Soon after I went to a meeting with some of the members of the American Bar Association Law Practice Management Section. The meeting room had no Internet access, but I did with my Sprint card. Then Tom Mighell pulled out his MyFi device and began granting Internet access to others in the room. The MyFi generates a small wireless cloud so up to five people can use the device for online access. I'd been lusting after this device ever since David Pogue's original mention of the device last year. Fresh from hotel room discussions with my son about what a cheapskate I was, I mentioned to Tom that I just might have to switch providers and get a MyFi. Tom said that Sprint had a similar device now.
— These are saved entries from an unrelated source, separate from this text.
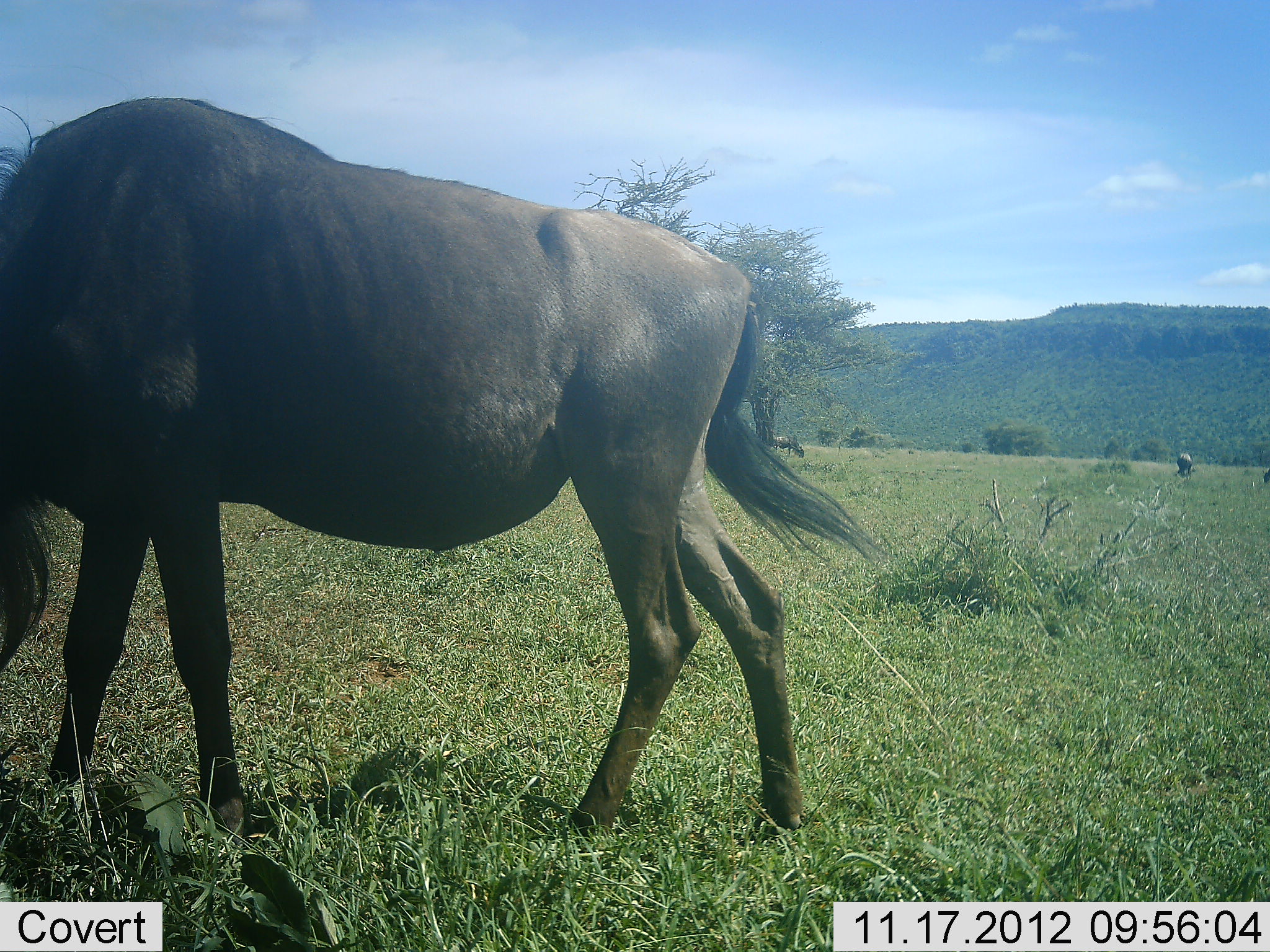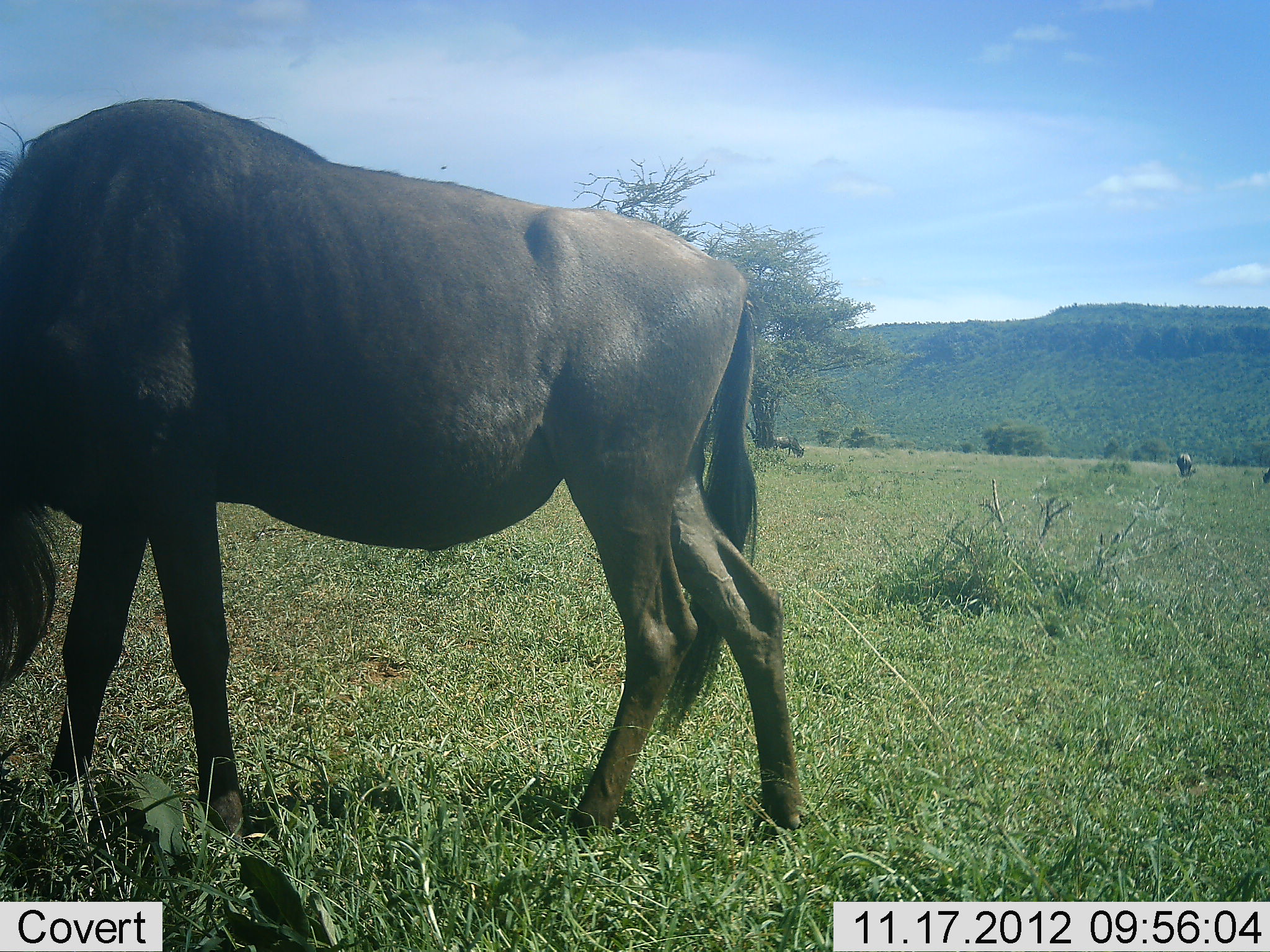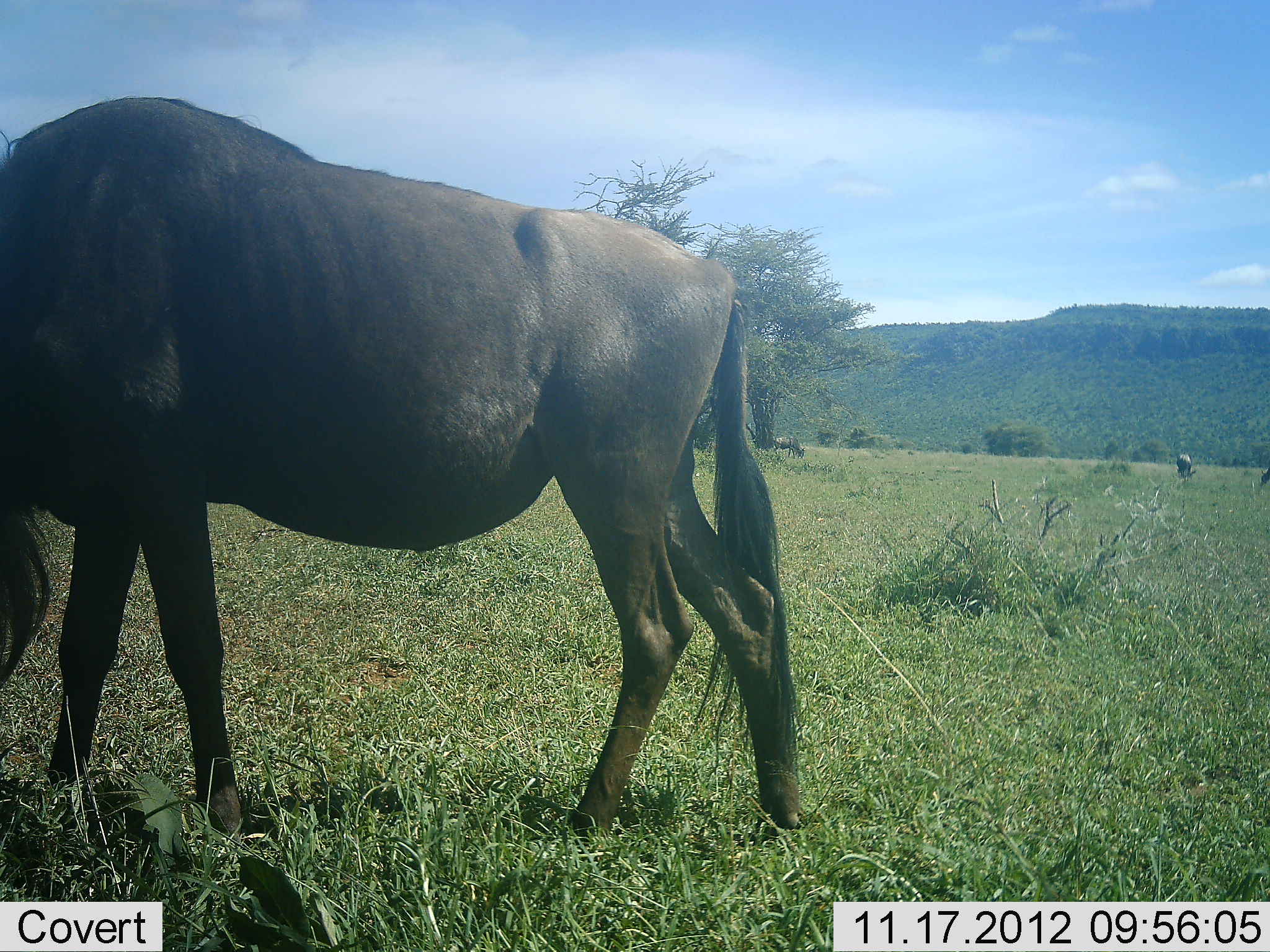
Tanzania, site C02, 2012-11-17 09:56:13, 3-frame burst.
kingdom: Animalia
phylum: Chordata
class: Mammalia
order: Artiodactyla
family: Bovidae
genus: Connochaetes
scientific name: Connochaetes taurinus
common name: blue wildebeest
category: wildebeest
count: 2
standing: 70%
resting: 0%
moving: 0%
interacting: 0%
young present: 0%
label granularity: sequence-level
So, of course, when I returned home I contacted my local Sprint store. The gentleman there informed me of the Sprint Overdrive 3G/4G Mobile HotSpot. Sprint doesn't have 4G in Oklahoma City yet, but still I could upgrade from the card that plugged into my USB port for Internet access to generating my own personal wireless cloud for up to five users. Since the iPad doesn't have a USB port, it is WiFi only.
There are lots of business uses for this. Lawyers could use this to set up Internet access for a litigation "war room" on the road and, assuming it is not a problem with the judge, you could have Internet access for your team in the courtroom. Not all WiFi clouds are created equal. With mine, I am confident of security.
The prices online varied around the mid-$300 to mid-$400 range. I steeled myself as the Sprint rep looked up my account information. If I would sign a new two year contract with Sprint, the price (on my business account) would be—-free! For other accounts, it would have been a bit more expensive, but affordable. So now I'm a cheapskate with a portable WiFi cloud! The monthly charges are the same and I am waiting for 4G service to come here.
There are some trade-offs. The device gets a bit warm for carrying around in your pocket in the summer and when you charge the battery, it yields several hours of life rather than days. But since it generates a cloud, you can plug it into a wall outlet across the room to charge as you use it, or into your computer's USB port.